(The task): Please format the listing below as a numbered list, leaving out any blank lines.

(Data provided):

******************************

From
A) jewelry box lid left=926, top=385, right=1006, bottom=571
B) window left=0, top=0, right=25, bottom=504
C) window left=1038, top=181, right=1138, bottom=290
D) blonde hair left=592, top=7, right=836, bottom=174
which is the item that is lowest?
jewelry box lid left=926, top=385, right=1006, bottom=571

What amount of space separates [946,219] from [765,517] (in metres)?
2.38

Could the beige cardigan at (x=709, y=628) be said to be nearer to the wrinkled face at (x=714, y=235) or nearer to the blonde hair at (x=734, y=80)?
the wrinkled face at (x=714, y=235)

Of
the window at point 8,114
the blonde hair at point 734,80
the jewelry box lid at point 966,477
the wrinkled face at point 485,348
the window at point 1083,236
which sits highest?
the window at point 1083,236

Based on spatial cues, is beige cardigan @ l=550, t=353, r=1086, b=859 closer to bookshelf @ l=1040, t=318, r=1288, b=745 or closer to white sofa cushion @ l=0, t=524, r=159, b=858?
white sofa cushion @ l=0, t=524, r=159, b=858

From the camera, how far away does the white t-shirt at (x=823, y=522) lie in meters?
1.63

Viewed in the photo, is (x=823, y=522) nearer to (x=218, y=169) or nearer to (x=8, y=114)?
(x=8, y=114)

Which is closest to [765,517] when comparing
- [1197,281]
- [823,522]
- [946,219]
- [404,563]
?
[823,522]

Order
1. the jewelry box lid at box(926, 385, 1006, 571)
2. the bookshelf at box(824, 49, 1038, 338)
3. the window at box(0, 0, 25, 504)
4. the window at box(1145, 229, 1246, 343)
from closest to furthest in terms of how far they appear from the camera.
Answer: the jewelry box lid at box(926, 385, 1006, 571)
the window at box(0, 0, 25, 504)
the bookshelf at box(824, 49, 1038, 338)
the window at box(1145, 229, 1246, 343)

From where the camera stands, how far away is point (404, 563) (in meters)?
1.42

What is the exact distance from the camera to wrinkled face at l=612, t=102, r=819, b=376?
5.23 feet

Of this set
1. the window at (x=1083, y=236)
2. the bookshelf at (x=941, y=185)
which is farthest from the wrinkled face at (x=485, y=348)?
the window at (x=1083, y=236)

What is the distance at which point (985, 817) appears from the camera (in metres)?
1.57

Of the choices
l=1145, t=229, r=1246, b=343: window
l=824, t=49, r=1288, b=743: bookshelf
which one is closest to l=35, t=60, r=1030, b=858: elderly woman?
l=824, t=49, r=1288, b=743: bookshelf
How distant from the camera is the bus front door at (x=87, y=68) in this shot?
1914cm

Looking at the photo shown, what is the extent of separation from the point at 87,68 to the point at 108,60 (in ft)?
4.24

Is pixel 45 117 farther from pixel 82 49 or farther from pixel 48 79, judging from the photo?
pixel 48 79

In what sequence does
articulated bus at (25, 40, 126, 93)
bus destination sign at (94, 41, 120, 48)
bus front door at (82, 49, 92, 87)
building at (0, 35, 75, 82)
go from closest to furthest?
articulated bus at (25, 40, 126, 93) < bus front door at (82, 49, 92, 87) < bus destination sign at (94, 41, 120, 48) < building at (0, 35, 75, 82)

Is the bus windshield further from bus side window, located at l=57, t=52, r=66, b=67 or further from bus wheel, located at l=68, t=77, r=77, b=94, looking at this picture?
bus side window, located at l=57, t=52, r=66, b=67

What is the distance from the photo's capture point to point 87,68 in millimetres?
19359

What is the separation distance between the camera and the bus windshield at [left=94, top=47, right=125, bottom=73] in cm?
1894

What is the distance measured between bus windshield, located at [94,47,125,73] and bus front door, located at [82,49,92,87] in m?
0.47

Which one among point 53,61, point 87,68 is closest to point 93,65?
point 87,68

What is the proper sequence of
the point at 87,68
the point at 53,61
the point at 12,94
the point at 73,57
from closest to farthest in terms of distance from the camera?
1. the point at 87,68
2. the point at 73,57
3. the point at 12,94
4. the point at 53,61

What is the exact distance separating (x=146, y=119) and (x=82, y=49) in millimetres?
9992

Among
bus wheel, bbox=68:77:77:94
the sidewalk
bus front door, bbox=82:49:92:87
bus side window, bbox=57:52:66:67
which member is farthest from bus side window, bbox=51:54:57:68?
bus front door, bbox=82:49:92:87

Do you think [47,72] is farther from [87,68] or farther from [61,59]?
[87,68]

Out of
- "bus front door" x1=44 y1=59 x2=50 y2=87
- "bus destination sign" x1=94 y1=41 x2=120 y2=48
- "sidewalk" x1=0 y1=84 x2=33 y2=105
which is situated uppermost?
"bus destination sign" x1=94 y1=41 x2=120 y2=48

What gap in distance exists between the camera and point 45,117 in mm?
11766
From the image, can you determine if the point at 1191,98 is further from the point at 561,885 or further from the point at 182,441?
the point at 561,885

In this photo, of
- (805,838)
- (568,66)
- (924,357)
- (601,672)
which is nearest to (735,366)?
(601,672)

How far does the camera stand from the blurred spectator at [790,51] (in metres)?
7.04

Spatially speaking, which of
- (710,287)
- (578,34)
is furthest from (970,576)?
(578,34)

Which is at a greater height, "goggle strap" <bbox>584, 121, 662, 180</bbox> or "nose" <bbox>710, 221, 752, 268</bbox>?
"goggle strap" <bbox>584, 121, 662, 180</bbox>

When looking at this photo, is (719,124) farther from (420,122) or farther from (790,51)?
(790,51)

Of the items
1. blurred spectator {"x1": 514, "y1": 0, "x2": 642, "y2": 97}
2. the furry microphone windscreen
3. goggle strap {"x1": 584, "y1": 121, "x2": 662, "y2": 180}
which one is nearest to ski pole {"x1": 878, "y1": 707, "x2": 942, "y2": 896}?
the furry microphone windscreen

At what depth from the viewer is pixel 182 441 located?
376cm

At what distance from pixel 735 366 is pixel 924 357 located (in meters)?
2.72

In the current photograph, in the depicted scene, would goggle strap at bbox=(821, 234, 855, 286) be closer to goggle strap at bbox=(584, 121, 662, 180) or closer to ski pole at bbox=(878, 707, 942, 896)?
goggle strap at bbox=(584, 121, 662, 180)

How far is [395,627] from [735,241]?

******************************

(The solution):
1. From
2. A) jewelry box lid left=926, top=385, right=1006, bottom=571
3. B) window left=0, top=0, right=25, bottom=504
4. C) window left=1038, top=181, right=1138, bottom=290
5. D) blonde hair left=592, top=7, right=836, bottom=174
6. which is the item that is lowest?
7. jewelry box lid left=926, top=385, right=1006, bottom=571
8. What amount of space separates [946,219] from [765,517] (in metres)?
9. 2.38
10. Could the beige cardigan at (x=709, y=628) be said to be nearer to the wrinkled face at (x=714, y=235) or nearer to the blonde hair at (x=734, y=80)?
11. the wrinkled face at (x=714, y=235)
12. Of
13. the window at point 8,114
14. the blonde hair at point 734,80
15. the jewelry box lid at point 966,477
16. the wrinkled face at point 485,348
17. the window at point 1083,236
18. which sits highest?
19. the window at point 1083,236
20. Based on spatial cues, is beige cardigan @ l=550, t=353, r=1086, b=859 closer to bookshelf @ l=1040, t=318, r=1288, b=745 or closer to white sofa cushion @ l=0, t=524, r=159, b=858?
21. white sofa cushion @ l=0, t=524, r=159, b=858
22. From the camera, how far away does the white t-shirt at (x=823, y=522) lie in meters?
23. 1.63
24. Viewed in the photo, is (x=823, y=522) nearer to (x=218, y=169) or nearer to (x=8, y=114)?
25. (x=8, y=114)
26. Which is closest to [765,517] when comparing
27. - [1197,281]
28. - [823,522]
29. - [946,219]
30. - [404,563]
31. ?
32. [823,522]
33. Order
34. 1. the jewelry box lid at box(926, 385, 1006, 571)
35. 2. the bookshelf at box(824, 49, 1038, 338)
36. 3. the window at box(0, 0, 25, 504)
37. 4. the window at box(1145, 229, 1246, 343)
38. from closest to furthest in terms of how far they appear from the camera.
39. Answer: the jewelry box lid at box(926, 385, 1006, 571)
40. the window at box(0, 0, 25, 504)
41. the bookshelf at box(824, 49, 1038, 338)
42. the window at box(1145, 229, 1246, 343)
43. From where the camera stands, how far away is point (404, 563) (in meters)?
44. 1.42
45. What is the exact distance from the camera to wrinkled face at l=612, t=102, r=819, b=376?
46. 5.23 feet
47. Of this set
48. 1. the window at (x=1083, y=236)
49. 2. the bookshelf at (x=941, y=185)
50. which is farthest from the wrinkled face at (x=485, y=348)?
51. the window at (x=1083, y=236)
52. What is the distance at which point (985, 817) appears from the camera (in metres)?
53. 1.57
54. Of the choices
55. l=1145, t=229, r=1246, b=343: window
56. l=824, t=49, r=1288, b=743: bookshelf
57. which one is closest to l=35, t=60, r=1030, b=858: elderly woman?
58. l=824, t=49, r=1288, b=743: bookshelf
59. How distant from the camera is the bus front door at (x=87, y=68) in this shot?
60. 1914cm
61. Looking at the photo shown, what is the extent of separation from the point at 87,68 to the point at 108,60 (in ft)?
62. 4.24
63. Is pixel 45 117 farther from pixel 82 49 or farther from pixel 48 79, judging from the photo?
64. pixel 48 79
65. In what sequence does
66. articulated bus at (25, 40, 126, 93)
67. bus destination sign at (94, 41, 120, 48)
68. bus front door at (82, 49, 92, 87)
69. building at (0, 35, 75, 82)
70. go from closest to furthest?
71. articulated bus at (25, 40, 126, 93) < bus front door at (82, 49, 92, 87) < bus destination sign at (94, 41, 120, 48) < building at (0, 35, 75, 82)
72. Is the bus windshield further from bus side window, located at l=57, t=52, r=66, b=67 or further from bus wheel, located at l=68, t=77, r=77, b=94, looking at this picture?
73. bus side window, located at l=57, t=52, r=66, b=67
74. What is the distance from the photo's capture point to point 87,68 in millimetres?
75. 19359
76. What is the separation distance between the camera and the bus windshield at [left=94, top=47, right=125, bottom=73] in cm?
77. 1894
78. What is the distance measured between bus windshield, located at [94,47,125,73] and bus front door, located at [82,49,92,87] in m?
79. 0.47
80. Which one among point 53,61, point 87,68 is closest to point 93,65?
81. point 87,68
82. What is the proper sequence of
83. the point at 87,68
84. the point at 53,61
85. the point at 12,94
86. the point at 73,57
87. from closest to farthest in terms of distance from the camera?
88. 1. the point at 87,68
89. 2. the point at 73,57
90. 3. the point at 12,94
91. 4. the point at 53,61
92. What is the exact distance separating (x=146, y=119) and (x=82, y=49) in millimetres?
93. 9992
94. Among
95. bus wheel, bbox=68:77:77:94
96. the sidewalk
97. bus front door, bbox=82:49:92:87
98. bus side window, bbox=57:52:66:67
99. which member is farthest from bus side window, bbox=51:54:57:68?
100. bus front door, bbox=82:49:92:87
101. Do you think [47,72] is farther from [87,68] or farther from [61,59]?
102. [87,68]
103. Out of
104. - "bus front door" x1=44 y1=59 x2=50 y2=87
105. - "bus destination sign" x1=94 y1=41 x2=120 y2=48
106. - "sidewalk" x1=0 y1=84 x2=33 y2=105
107. which is situated uppermost?
108. "bus destination sign" x1=94 y1=41 x2=120 y2=48
109. What gap in distance exists between the camera and point 45,117 in mm?
110. 11766
111. From the image, can you determine if the point at 1191,98 is further from the point at 561,885 or further from the point at 182,441?
112. the point at 561,885
113. In this photo, of
114. - (805,838)
115. - (568,66)
116. - (924,357)
117. - (601,672)
118. which is nearest to (735,366)?
119. (601,672)
120. How far does the camera stand from the blurred spectator at [790,51] (in metres)?
121. 7.04
122. Spatially speaking, which of
123. - (710,287)
124. - (578,34)
125. is furthest from (970,576)?
126. (578,34)
127. Which is at a greater height, "goggle strap" <bbox>584, 121, 662, 180</bbox> or "nose" <bbox>710, 221, 752, 268</bbox>?
128. "goggle strap" <bbox>584, 121, 662, 180</bbox>
129. When looking at this photo, is (719,124) farther from (420,122) or farther from (790,51)?
130. (790,51)
131. Of the items
132. 1. blurred spectator {"x1": 514, "y1": 0, "x2": 642, "y2": 97}
133. 2. the furry microphone windscreen
134. 3. goggle strap {"x1": 584, "y1": 121, "x2": 662, "y2": 180}
135. which one is nearest to ski pole {"x1": 878, "y1": 707, "x2": 942, "y2": 896}?
136. the furry microphone windscreen
137. At what depth from the viewer is pixel 182 441 located?
138. 376cm
139. At what distance from pixel 735 366 is pixel 924 357 located (in meters)?
140. 2.72
141. In the current photograph, in the depicted scene, would goggle strap at bbox=(821, 234, 855, 286) be closer to goggle strap at bbox=(584, 121, 662, 180) or closer to ski pole at bbox=(878, 707, 942, 896)?
142. goggle strap at bbox=(584, 121, 662, 180)
143. How far is [395,627] from [735,241]?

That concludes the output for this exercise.